RECORDS FOR THE EXERCISE:
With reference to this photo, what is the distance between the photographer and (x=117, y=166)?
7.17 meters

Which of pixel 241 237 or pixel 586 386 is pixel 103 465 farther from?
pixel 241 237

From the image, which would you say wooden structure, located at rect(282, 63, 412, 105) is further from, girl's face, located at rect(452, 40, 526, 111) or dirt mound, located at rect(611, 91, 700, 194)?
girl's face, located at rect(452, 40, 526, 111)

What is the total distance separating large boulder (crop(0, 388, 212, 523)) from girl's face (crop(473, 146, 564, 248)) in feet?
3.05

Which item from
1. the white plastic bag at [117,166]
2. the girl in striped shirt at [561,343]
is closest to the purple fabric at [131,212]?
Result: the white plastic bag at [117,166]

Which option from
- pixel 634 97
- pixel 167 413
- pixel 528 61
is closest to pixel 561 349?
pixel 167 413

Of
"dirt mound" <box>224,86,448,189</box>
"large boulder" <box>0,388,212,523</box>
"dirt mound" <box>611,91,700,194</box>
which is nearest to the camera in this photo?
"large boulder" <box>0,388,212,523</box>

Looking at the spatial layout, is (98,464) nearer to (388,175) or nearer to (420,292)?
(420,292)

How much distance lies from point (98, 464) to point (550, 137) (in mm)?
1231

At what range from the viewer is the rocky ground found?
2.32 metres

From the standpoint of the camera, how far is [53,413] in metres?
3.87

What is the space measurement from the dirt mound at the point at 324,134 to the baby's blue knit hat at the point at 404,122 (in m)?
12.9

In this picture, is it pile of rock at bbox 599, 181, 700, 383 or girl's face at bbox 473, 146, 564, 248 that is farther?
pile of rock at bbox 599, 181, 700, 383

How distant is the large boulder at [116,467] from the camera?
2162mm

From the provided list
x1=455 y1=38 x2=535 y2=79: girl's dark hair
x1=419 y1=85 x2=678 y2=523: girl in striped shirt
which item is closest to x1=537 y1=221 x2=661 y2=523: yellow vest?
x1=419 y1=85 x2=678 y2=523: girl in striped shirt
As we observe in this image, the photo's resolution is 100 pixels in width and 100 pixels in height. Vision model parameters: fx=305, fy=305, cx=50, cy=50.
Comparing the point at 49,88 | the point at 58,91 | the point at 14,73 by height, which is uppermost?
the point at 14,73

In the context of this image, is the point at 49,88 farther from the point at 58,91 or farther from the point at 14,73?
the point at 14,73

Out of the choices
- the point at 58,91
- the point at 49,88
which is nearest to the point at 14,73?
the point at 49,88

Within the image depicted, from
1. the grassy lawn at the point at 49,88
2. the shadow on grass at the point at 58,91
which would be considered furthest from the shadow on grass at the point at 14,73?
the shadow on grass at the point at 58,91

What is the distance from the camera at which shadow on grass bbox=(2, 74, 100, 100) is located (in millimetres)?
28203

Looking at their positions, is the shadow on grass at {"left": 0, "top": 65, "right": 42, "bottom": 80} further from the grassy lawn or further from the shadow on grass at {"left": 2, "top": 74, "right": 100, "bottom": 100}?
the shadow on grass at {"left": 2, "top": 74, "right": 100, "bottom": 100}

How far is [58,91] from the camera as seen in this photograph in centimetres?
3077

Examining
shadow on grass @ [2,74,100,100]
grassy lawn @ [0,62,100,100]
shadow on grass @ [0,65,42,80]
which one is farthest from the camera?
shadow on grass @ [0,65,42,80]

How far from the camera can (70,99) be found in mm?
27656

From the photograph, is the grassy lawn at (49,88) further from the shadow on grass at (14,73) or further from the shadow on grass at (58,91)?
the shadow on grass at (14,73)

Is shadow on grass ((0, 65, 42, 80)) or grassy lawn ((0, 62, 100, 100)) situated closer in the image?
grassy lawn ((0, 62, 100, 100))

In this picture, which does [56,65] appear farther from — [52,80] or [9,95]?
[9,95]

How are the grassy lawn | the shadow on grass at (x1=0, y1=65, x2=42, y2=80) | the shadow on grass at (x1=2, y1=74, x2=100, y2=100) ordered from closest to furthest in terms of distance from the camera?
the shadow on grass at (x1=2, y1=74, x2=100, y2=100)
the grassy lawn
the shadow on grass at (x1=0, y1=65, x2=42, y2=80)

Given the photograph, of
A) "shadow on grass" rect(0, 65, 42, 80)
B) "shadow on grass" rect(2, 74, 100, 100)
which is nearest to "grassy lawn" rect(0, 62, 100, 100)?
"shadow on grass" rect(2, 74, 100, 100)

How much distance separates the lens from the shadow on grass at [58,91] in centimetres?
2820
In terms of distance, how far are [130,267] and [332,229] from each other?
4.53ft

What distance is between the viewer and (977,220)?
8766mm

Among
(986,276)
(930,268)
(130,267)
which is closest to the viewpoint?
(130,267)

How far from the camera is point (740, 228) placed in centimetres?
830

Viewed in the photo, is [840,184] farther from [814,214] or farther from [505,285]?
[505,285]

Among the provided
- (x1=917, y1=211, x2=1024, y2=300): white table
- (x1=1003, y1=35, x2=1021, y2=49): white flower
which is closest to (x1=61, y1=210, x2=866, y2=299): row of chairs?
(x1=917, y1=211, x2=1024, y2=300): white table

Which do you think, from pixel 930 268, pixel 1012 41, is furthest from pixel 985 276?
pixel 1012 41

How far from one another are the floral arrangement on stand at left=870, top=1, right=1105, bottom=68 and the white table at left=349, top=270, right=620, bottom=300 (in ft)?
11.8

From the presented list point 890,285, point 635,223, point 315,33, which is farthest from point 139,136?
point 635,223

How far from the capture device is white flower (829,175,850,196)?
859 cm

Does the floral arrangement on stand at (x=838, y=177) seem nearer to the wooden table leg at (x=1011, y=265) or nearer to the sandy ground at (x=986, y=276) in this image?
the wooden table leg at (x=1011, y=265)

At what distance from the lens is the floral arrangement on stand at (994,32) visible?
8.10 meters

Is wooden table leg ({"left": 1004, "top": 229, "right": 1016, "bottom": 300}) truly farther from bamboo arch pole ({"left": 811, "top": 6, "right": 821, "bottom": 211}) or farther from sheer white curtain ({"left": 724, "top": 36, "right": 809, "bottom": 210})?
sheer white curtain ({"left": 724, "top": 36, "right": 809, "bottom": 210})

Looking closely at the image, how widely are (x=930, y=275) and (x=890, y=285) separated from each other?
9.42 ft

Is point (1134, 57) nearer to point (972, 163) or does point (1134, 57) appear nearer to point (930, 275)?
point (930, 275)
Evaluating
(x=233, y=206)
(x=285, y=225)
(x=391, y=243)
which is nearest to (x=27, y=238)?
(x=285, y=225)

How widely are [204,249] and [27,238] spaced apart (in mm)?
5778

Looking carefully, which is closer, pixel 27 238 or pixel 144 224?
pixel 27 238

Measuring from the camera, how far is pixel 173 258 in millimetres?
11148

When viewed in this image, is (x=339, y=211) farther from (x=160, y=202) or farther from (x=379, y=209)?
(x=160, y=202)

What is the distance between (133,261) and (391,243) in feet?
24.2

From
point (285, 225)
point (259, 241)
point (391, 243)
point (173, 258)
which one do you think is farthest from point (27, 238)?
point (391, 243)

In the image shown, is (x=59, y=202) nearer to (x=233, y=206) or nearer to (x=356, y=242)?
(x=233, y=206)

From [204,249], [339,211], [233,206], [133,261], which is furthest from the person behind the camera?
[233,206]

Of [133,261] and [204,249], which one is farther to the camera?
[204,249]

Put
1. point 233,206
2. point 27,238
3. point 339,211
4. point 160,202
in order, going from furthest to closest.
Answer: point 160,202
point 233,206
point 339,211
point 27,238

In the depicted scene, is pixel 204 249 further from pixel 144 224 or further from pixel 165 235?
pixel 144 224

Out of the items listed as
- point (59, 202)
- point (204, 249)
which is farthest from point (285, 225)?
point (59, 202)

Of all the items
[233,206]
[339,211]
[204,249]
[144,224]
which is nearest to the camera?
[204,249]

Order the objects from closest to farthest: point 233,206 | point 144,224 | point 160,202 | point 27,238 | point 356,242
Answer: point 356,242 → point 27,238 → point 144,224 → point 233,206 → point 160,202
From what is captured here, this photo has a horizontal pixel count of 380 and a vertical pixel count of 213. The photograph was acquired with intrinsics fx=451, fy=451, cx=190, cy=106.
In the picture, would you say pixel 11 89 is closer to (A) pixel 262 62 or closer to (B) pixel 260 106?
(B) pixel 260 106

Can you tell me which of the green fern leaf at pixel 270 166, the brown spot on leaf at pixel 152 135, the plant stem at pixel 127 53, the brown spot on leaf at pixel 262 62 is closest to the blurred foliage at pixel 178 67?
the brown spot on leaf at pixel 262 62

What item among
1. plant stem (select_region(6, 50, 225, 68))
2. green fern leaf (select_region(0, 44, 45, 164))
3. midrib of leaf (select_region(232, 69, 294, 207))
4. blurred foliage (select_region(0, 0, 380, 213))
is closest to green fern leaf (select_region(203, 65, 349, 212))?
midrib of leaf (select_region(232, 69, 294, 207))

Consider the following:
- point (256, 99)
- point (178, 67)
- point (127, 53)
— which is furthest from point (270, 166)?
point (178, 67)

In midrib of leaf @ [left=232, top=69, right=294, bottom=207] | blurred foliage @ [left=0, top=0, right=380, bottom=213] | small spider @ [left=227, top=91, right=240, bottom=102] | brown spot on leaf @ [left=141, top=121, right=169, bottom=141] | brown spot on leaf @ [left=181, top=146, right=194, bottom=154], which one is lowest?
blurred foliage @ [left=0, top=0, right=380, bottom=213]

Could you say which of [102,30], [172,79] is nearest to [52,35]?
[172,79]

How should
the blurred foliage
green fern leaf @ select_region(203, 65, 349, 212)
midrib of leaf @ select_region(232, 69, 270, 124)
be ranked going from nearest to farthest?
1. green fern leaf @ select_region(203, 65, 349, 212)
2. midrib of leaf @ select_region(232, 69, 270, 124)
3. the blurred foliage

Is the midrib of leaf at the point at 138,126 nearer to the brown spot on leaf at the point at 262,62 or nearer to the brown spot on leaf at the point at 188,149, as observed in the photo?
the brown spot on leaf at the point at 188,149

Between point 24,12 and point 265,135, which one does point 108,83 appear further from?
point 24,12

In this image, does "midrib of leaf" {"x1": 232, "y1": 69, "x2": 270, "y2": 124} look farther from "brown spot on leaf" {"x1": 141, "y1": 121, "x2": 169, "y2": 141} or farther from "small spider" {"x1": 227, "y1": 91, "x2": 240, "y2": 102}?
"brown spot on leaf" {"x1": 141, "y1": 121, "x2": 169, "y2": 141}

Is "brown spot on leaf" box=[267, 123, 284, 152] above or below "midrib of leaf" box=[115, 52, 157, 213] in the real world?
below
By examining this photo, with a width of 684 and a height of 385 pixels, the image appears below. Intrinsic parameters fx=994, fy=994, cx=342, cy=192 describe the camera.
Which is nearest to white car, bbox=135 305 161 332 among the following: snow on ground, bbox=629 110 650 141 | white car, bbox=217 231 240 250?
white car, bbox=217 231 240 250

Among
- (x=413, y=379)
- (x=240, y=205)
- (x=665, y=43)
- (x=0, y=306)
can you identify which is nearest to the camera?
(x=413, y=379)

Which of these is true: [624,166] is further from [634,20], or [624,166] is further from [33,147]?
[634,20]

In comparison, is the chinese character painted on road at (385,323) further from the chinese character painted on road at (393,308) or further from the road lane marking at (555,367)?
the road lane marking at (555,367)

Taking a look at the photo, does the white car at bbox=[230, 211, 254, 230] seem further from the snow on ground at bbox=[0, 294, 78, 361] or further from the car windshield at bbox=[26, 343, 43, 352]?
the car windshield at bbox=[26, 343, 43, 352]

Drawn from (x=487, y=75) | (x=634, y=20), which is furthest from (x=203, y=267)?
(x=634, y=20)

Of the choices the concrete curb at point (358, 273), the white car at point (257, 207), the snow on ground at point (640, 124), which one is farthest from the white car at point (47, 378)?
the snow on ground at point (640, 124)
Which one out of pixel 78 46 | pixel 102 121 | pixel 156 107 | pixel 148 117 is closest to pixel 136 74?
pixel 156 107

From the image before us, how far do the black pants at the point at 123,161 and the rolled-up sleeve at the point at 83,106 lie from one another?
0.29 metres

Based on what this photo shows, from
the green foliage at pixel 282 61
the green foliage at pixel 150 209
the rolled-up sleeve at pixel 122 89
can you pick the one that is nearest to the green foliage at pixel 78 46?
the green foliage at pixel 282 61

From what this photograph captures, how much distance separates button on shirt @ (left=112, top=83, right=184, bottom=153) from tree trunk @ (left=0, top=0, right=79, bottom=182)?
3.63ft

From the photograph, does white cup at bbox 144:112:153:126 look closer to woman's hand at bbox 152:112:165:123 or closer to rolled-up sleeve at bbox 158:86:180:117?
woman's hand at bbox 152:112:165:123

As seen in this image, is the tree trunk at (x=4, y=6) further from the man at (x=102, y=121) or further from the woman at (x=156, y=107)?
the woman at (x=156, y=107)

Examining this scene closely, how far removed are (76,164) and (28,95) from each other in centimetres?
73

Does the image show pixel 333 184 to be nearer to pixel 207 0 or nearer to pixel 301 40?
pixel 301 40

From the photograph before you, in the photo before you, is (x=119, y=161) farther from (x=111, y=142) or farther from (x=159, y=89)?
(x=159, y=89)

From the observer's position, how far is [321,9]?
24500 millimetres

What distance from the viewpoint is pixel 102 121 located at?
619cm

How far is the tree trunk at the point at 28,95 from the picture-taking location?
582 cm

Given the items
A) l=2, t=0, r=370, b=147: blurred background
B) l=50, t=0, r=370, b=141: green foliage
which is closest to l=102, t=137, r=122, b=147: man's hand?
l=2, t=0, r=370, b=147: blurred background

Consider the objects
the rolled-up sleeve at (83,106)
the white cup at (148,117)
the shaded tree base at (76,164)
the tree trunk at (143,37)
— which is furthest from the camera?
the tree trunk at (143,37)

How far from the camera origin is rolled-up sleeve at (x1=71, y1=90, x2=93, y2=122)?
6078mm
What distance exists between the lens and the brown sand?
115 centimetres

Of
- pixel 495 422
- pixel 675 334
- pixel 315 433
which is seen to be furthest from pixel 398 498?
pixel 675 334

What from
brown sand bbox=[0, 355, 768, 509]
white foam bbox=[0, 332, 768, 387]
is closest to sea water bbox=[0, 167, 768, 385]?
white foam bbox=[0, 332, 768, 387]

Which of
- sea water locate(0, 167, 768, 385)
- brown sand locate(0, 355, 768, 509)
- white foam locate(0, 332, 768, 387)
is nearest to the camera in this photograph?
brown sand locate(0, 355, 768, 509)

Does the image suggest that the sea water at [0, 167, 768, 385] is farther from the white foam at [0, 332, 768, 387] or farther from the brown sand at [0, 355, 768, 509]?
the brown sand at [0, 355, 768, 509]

EXERCISE OBJECTIVE: Each line from the one containing "From the photograph, does" to the end of the listing above should be copied exactly, and nothing else.

RESULT OF THIS TASK:
From the photograph, does white cup at bbox 144:112:153:126 look closer to woman's hand at bbox 152:112:165:123 or closer to rolled-up sleeve at bbox 158:86:180:117?
woman's hand at bbox 152:112:165:123

As seen in this image, is the tree trunk at (x=4, y=6) further from the man at (x=102, y=121) or further from the woman at (x=156, y=107)?
the woman at (x=156, y=107)

Examining this scene closely, how far removed are (76,164) and (28,95) from each other in centimetres?
73

Does the image show pixel 333 184 to be nearer to pixel 207 0 or nearer to pixel 301 40?
pixel 301 40

From the photograph before you, in the photo before you, is (x=119, y=161) farther from (x=111, y=142) or farther from (x=159, y=89)?
(x=159, y=89)

From the observer's position, how far is [321,9]?
24500 millimetres

What distance from the viewpoint is pixel 102 121 located at?
619cm

How far is the tree trunk at the point at 28,95 from the picture-taking location?
582 cm

Given the items
A) l=2, t=0, r=370, b=147: blurred background
B) l=50, t=0, r=370, b=141: green foliage
which is closest to l=102, t=137, r=122, b=147: man's hand?
l=2, t=0, r=370, b=147: blurred background

Consider the objects
the rolled-up sleeve at (83,106)
the white cup at (148,117)
the shaded tree base at (76,164)
the tree trunk at (143,37)
— which is furthest from the camera?
the tree trunk at (143,37)

How far from the camera origin is rolled-up sleeve at (x1=71, y1=90, x2=93, y2=122)?
6078mm
What distance exists between the lens and the brown sand?
115 centimetres

Of
- pixel 495 422
- pixel 675 334
- pixel 315 433
which is seen to be furthest from pixel 398 498?
pixel 675 334

What from
brown sand bbox=[0, 355, 768, 509]
white foam bbox=[0, 332, 768, 387]
is closest to sea water bbox=[0, 167, 768, 385]?
white foam bbox=[0, 332, 768, 387]

Which of
- sea water locate(0, 167, 768, 385)
- brown sand locate(0, 355, 768, 509)
- white foam locate(0, 332, 768, 387)
is nearest to the camera in this photograph?
brown sand locate(0, 355, 768, 509)

Does the image suggest that the sea water at [0, 167, 768, 385] is farther from the white foam at [0, 332, 768, 387] or farther from the brown sand at [0, 355, 768, 509]?
the brown sand at [0, 355, 768, 509]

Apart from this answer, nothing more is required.